I asked Him to take me in my sleep. I was so desperate. So alone. So DONE.
I wanted so badly for my pain to just go away…And it just didn’t. He didn’t say it was time.
Backtrack. I had come close to “killing myself” several times. I would be in the bathtub, and just….Just think of how amazing it sounded to be where He was. And escape from the hell of my thought life that I was in. Evil had such a tight grip on me. So much so that I was wanting it to end.
I would slowly slip under the warm water, the water that I so desperately wanted to be cleansed in, but sin wouldn’t rub off. I couldn’t even scrub it off. I now realize sin is something only God can scrape off, in a dreadfully long, painful experience that is called redemption.
But I wasn’t aware of His grace back then. I didn’t realize how much He loved me, how much He wanted me, how much He was hurting for me. And I just… Well, spat in His face. I placed the power of forgiveness in death’s grimy hands, and I’m so blessed that God re-claimed the power.
I was depressed, binge eating, and absolutely mentally overtaken with dark thoughts. I was in my room whenever I could be. I never wanted to spend time with my family. I hated eating meals altogether, because I just knew in my head, that as we were seated at the kitchen table, they knew that I had been eating way more than what they saw.
I can’t exactly tell you when things got better for me. Somehow, over the years, I guess. I was being pulled from the rubble of what I had made my life to be, and He pulled me from the ashes of my burning city, to the loving arms of my Savior.

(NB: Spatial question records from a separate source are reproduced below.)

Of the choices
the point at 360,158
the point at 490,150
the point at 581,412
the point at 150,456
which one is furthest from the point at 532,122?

When I look back on my past now though, I no longer see a time wasted, or a time that was drenched in sin and darkness, or even as a time of deep separated from my God, because Hallelujah by God’s mercy I wasn’t separated from Him! Not once!
I was pushing and pulling and grabbing at things the world was presenting to me. Some image of fulfilment that I thought measured up to His version…But I guess I hadn’t seen what He could and had done, or else I know I would’ve been shocked at my futile efforts and sped His way
I can’t imagine how my life would be now if I had eagerly followed through my suicidal plans. I might be dead, but I think He would have let me live, and I would be much more miserable now with the embarrassment and consequences that I even was before.

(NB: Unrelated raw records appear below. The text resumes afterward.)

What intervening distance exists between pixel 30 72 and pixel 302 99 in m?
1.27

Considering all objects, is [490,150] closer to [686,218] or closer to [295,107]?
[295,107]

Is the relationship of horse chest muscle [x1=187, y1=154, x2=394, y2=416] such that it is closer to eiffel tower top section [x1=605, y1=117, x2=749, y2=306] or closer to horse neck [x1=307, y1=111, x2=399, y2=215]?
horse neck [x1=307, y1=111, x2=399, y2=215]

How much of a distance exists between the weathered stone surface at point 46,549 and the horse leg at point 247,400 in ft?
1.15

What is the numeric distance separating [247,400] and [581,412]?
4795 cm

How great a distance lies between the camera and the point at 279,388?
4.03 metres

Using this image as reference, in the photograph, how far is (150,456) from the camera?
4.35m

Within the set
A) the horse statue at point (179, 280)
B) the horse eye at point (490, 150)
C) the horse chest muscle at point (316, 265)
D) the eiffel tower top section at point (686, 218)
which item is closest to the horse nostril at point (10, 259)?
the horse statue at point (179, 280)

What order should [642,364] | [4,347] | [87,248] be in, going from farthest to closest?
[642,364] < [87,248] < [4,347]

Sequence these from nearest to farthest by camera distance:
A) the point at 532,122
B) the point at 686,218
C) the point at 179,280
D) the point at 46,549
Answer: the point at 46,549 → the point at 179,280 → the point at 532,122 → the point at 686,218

I have a message for the weary. I ‘m not like the commercials and the hotlines and the nosy neighbors who tell you you’re fine, cause I know you’re really not. You’re shattered and slowly dying. I know you look around at everyone and feel like screaming at them to wake up and pay attention to what you’ve become. But even though I know how you feel, and I know what you’re feeling is 100 ‰ real, I couldn’t write up this article without telling you how to come out of it.
If you don’t know Christ, please, please find Him. It probably won’t take long, since He’s probably right behind you, chasing you and waiting for you. But please, just find your refuge in Him.
If you DO know Christ, but are still running like I was, take a pause and a look at what you’re doing in your life right this moment. Examine your efforts. Consider the good or bad consequences. Is this where you want to still be 10 years from now?
I hope this post finds you in a weary state, and I hope God takes you into a place of green meadows, to lie down beside still waters, and to rest in His arms.